Session Data

  • Date:  06/08/2023
  • Time:  22:25 – 23:11 UT
  • Seeing: III. OK – Moderate
  • Transparency: II. Clear with some cloud
  • Temp: 12.3C,
  • Air Pressure: 1025mb, 
  • Humidity: 95%, 
  • Dew Point: 11.7C, 
  • Wind Speed: 4mph

Scope: Altair 250mm RC f/5.3  Camera: ZWO ASI 183MM Pro,  No filter, Dark subtracted and Flat fielded.

Session Notes: Just a quick look at C/2023 E1 before going on to start imaging M17 for the first time.

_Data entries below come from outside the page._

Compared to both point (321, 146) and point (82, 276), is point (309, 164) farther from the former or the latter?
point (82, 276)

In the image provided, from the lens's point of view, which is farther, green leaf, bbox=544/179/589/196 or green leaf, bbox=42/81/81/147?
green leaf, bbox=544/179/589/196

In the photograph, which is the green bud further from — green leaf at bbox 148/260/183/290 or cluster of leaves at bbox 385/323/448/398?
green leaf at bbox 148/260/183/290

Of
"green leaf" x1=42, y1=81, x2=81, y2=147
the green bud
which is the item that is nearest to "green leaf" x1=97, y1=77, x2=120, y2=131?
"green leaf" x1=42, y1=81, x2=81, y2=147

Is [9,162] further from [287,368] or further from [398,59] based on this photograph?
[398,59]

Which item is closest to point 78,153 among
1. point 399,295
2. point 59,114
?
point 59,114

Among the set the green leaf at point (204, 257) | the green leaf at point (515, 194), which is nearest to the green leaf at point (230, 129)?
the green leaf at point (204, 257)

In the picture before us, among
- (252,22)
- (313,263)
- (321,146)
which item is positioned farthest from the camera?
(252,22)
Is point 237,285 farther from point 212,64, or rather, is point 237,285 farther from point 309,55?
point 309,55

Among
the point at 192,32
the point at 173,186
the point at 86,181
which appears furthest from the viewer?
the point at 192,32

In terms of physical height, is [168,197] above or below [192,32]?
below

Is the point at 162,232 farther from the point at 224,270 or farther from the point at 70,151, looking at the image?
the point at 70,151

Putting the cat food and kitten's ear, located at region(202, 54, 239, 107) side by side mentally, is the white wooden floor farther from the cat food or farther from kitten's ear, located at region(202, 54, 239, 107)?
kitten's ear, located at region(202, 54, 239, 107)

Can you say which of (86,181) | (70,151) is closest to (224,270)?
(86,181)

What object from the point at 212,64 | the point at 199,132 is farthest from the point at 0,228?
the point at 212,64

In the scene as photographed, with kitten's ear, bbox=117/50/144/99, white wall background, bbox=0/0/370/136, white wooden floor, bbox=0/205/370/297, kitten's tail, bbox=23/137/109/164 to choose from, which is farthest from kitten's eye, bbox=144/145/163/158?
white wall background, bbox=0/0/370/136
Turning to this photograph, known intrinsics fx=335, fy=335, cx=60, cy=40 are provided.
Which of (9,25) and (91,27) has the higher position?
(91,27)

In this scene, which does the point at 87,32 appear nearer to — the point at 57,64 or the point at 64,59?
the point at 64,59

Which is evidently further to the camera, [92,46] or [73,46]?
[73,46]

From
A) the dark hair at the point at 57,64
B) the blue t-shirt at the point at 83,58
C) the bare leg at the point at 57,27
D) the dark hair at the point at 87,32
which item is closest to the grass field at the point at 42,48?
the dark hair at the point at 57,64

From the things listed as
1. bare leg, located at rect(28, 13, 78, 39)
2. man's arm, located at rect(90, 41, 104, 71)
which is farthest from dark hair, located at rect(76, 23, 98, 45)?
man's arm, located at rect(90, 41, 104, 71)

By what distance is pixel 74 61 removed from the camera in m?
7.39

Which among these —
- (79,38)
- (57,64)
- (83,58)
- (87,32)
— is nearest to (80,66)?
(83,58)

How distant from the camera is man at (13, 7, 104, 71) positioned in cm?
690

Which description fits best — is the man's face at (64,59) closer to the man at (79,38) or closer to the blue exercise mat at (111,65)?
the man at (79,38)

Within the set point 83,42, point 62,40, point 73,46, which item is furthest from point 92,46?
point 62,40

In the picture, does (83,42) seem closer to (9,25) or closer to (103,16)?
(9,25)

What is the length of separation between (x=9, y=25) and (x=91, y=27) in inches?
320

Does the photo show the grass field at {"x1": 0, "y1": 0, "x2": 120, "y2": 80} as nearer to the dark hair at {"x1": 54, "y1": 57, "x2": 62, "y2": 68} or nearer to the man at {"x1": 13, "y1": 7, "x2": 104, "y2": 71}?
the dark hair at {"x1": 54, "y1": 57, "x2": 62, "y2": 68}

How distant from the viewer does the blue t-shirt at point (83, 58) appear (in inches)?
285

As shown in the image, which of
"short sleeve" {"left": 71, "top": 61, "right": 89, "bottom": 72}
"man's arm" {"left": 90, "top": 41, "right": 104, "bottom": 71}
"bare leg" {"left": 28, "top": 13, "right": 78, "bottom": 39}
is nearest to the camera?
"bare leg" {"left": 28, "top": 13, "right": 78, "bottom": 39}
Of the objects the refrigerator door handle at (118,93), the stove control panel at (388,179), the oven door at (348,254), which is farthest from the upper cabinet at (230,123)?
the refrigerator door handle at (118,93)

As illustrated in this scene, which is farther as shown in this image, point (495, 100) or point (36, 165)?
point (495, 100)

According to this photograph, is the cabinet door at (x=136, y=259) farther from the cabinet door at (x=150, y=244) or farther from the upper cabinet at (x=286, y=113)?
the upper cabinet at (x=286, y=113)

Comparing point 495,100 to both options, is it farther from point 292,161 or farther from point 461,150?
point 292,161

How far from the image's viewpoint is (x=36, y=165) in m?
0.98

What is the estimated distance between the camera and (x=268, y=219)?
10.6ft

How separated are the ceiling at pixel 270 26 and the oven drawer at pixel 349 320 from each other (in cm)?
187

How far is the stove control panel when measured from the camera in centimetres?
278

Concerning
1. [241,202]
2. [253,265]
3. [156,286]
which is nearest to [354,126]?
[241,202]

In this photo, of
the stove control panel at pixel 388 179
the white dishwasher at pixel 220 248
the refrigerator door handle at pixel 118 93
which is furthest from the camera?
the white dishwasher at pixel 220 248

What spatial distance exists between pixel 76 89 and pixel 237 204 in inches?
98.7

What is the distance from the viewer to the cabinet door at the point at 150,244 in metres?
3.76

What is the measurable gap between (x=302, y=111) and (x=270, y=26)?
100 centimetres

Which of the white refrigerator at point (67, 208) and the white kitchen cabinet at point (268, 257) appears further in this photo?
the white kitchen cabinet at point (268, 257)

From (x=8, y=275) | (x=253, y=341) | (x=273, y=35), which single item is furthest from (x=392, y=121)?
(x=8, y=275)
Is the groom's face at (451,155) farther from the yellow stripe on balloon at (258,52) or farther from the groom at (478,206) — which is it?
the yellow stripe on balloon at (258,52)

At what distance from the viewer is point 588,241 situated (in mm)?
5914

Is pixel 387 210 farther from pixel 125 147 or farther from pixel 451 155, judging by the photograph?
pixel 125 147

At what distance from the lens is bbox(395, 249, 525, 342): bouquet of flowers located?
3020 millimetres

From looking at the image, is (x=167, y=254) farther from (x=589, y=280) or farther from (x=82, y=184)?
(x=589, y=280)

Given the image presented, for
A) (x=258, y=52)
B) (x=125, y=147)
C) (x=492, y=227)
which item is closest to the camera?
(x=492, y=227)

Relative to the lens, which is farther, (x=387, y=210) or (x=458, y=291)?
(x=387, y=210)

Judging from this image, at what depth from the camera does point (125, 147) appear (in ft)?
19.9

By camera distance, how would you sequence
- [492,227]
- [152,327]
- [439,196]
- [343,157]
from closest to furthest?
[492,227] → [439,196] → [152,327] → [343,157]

I’m not sure what it is about EAA, but the visual observers scorn it because it’s imaging and the imagers say it’s not proper imaging. They may both be right, but over the last year many more astronomers seems to be doing their astronomy this way. Plug EAA into Youtube and you will find may tens of videos showing users how they do it.

OK. It’s not visual astronomy. What we look at on the screen even after one single frame bears very little resemblance to what you would see through and eyepiece, but then you are not freezing your bollocks off in the cold and getting backache. I do however have the advantage that if I run my subs for long enough, I can end up with a reasonably decent image afterwards if I process those subs in a normal manner, so that’s a plus.

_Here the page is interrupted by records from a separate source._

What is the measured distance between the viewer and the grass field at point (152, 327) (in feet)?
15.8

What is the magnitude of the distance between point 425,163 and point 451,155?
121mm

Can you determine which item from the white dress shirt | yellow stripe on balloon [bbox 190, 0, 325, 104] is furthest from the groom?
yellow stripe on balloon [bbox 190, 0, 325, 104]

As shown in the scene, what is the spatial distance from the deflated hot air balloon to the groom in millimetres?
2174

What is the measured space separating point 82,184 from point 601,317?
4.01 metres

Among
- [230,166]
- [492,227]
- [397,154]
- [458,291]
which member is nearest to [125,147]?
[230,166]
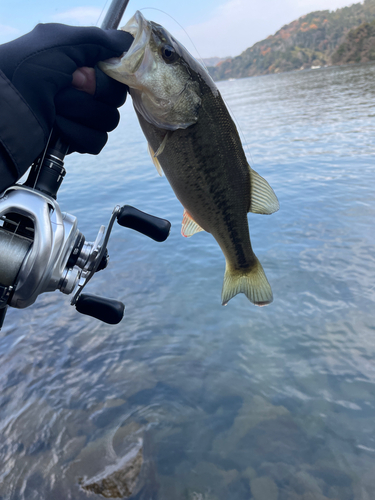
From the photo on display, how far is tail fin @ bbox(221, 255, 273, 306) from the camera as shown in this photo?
2258mm

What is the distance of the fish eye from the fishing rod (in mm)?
636

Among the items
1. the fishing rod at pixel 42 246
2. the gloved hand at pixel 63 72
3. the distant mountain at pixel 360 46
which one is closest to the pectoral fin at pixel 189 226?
the fishing rod at pixel 42 246

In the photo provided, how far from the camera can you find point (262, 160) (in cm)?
1397

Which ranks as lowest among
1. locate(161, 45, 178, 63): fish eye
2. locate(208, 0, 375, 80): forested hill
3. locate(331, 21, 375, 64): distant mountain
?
locate(161, 45, 178, 63): fish eye

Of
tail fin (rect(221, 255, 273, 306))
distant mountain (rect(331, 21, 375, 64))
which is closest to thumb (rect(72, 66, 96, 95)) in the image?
tail fin (rect(221, 255, 273, 306))

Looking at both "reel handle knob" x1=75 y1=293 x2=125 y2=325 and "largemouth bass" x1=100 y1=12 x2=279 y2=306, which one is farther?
"reel handle knob" x1=75 y1=293 x2=125 y2=325

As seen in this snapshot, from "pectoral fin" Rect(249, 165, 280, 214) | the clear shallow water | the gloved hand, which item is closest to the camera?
the gloved hand

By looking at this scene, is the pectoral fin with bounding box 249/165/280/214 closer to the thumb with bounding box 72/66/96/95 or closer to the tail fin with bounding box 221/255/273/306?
the tail fin with bounding box 221/255/273/306

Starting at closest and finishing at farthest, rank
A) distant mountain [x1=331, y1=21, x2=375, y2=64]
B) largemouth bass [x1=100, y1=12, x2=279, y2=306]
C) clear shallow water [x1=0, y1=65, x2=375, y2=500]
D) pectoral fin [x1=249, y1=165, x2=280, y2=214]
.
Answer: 1. largemouth bass [x1=100, y1=12, x2=279, y2=306]
2. pectoral fin [x1=249, y1=165, x2=280, y2=214]
3. clear shallow water [x1=0, y1=65, x2=375, y2=500]
4. distant mountain [x1=331, y1=21, x2=375, y2=64]

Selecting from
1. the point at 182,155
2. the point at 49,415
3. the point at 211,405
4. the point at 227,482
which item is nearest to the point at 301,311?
the point at 211,405

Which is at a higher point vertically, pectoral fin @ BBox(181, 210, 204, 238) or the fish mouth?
the fish mouth

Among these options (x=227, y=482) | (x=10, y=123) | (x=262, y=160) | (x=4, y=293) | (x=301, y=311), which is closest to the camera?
(x=10, y=123)

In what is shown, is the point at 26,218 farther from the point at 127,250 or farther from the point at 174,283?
the point at 127,250

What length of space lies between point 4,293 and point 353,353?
4.20 m
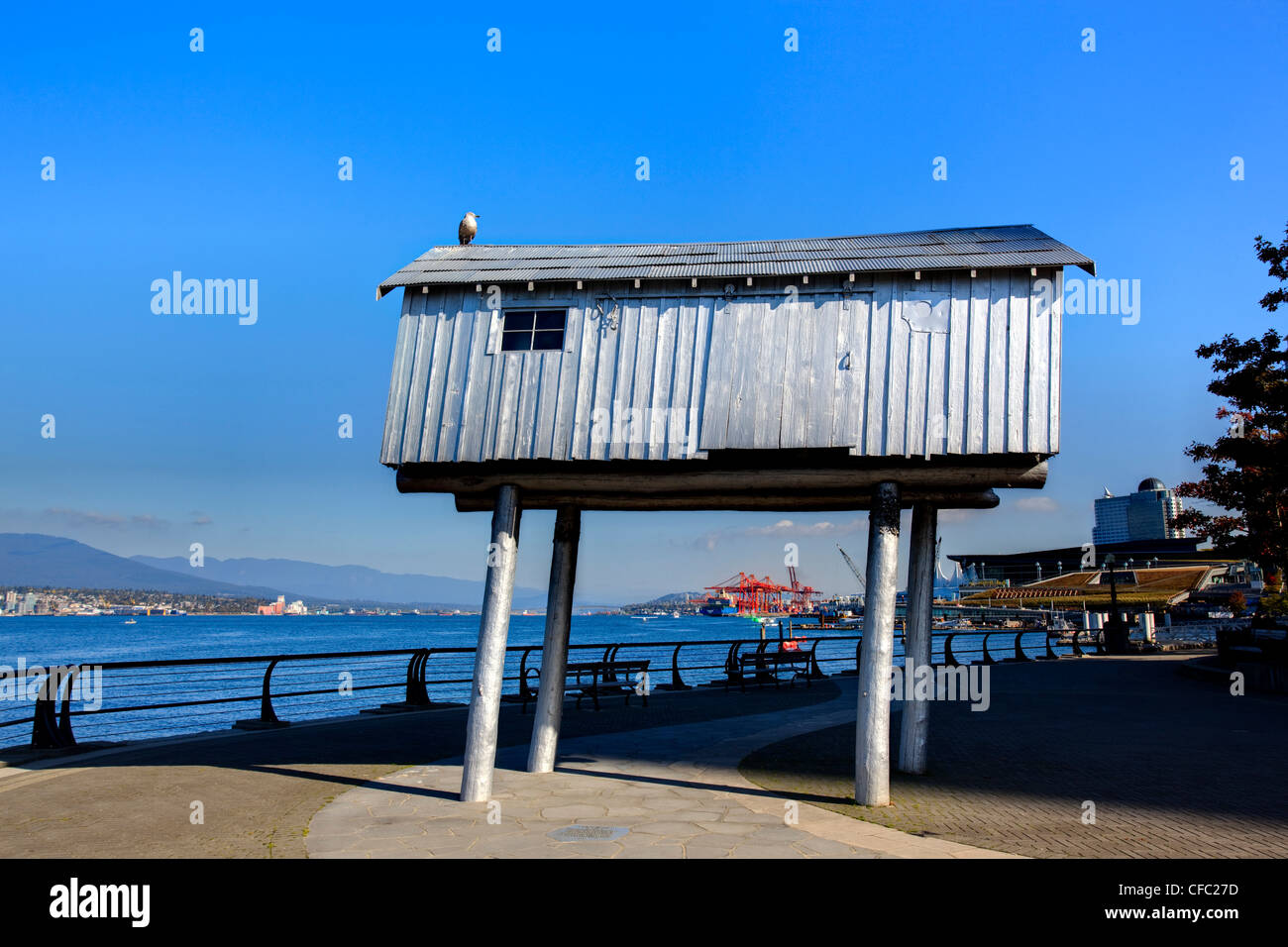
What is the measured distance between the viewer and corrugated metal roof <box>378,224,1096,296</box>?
8.88m

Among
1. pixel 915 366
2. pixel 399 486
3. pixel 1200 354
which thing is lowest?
pixel 399 486

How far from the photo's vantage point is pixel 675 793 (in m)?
8.91

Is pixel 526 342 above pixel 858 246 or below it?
below

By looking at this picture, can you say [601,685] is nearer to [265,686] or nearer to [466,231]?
[265,686]

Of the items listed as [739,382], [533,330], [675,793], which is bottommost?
[675,793]

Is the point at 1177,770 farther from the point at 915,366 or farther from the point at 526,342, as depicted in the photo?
the point at 526,342

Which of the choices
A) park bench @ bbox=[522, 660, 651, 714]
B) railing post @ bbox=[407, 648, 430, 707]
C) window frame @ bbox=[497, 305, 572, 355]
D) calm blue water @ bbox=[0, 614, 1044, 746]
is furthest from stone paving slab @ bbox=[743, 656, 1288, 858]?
railing post @ bbox=[407, 648, 430, 707]

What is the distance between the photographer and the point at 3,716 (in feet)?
100

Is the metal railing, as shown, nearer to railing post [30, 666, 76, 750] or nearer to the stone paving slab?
railing post [30, 666, 76, 750]

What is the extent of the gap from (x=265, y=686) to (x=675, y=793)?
903 centimetres

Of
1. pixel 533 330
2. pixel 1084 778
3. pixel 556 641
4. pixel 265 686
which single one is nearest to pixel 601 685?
pixel 265 686

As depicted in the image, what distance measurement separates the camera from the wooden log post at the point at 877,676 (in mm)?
8320
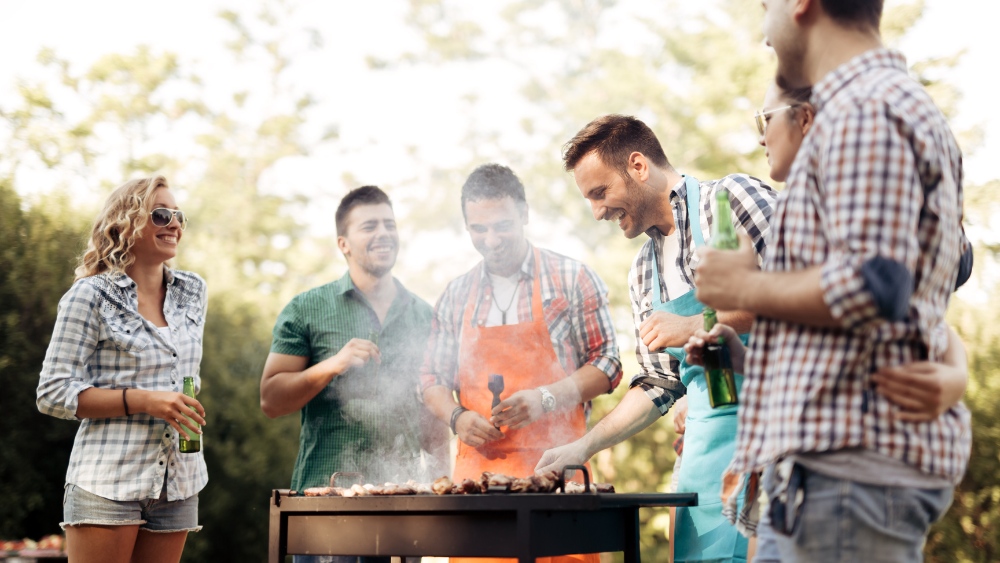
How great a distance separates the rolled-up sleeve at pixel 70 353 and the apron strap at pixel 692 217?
2192 mm

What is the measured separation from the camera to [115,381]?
141 inches

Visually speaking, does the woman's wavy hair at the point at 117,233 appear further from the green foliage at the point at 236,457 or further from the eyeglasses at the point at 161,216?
the green foliage at the point at 236,457

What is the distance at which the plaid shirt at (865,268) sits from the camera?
156cm

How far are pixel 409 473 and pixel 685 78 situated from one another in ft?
37.0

This is a comet aligned stack of of 30 x 15 second subs. You get a much better sense of its size and shape this way, although estimating the coma size is tricky, I came up with a diameter of 1.5 arc minutes. Skytools shows there should be an extensive tail running towards the South, but there is no evidence of it here.

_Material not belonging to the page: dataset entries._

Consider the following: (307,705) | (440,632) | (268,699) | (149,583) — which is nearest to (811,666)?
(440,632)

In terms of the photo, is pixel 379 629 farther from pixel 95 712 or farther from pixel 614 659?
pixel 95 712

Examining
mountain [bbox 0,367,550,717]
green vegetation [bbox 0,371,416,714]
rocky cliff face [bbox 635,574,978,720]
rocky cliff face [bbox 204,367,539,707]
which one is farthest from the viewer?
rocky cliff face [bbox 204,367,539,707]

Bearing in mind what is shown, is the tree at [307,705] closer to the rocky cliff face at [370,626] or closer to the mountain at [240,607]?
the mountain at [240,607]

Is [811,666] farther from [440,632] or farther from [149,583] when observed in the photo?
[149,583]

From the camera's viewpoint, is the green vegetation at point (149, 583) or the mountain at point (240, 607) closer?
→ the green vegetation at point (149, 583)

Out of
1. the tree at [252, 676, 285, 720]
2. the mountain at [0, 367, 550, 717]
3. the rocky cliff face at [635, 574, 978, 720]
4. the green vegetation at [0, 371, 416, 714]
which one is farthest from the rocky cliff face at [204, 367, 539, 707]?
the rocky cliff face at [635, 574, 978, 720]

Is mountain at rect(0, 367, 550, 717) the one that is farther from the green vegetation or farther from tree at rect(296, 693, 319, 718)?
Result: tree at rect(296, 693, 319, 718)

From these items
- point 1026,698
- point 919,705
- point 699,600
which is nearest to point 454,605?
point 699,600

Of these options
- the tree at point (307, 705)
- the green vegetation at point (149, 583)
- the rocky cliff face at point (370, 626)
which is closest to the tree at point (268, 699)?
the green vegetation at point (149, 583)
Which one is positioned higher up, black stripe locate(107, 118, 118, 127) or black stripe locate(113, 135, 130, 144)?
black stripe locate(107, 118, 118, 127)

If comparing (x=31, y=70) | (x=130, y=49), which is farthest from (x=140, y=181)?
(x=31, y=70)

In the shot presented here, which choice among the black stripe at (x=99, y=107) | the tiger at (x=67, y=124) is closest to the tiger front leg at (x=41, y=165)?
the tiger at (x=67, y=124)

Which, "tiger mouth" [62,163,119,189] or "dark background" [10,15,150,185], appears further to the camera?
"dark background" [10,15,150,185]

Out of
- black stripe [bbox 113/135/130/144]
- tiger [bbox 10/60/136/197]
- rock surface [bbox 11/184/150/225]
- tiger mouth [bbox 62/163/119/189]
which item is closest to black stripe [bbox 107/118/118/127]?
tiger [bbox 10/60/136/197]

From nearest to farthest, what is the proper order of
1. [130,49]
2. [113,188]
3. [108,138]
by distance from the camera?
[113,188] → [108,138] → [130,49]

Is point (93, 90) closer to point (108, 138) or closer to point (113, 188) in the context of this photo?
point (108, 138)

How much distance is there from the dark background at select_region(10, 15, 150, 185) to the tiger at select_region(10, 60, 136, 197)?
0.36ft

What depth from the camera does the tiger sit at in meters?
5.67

This is a star aligned stack, which shows the Comets track during all 30 exposures.

What really blew me away is how accurate the position of the comet was when I observed it. Above is a CCD view of the comets position at the time of the first frame as calculated in SKytools 4 Imaging. I didn’t log NINA calculation for frame rotation, so have manually adjusted it as best I can, but it’s close enough to show how accurate the orbital element calculations are.

Anyway, I enjoyed the 40 odd minutes watching the image build up in Sharpcap live stack, while waiting for the conditions to image M17 improve.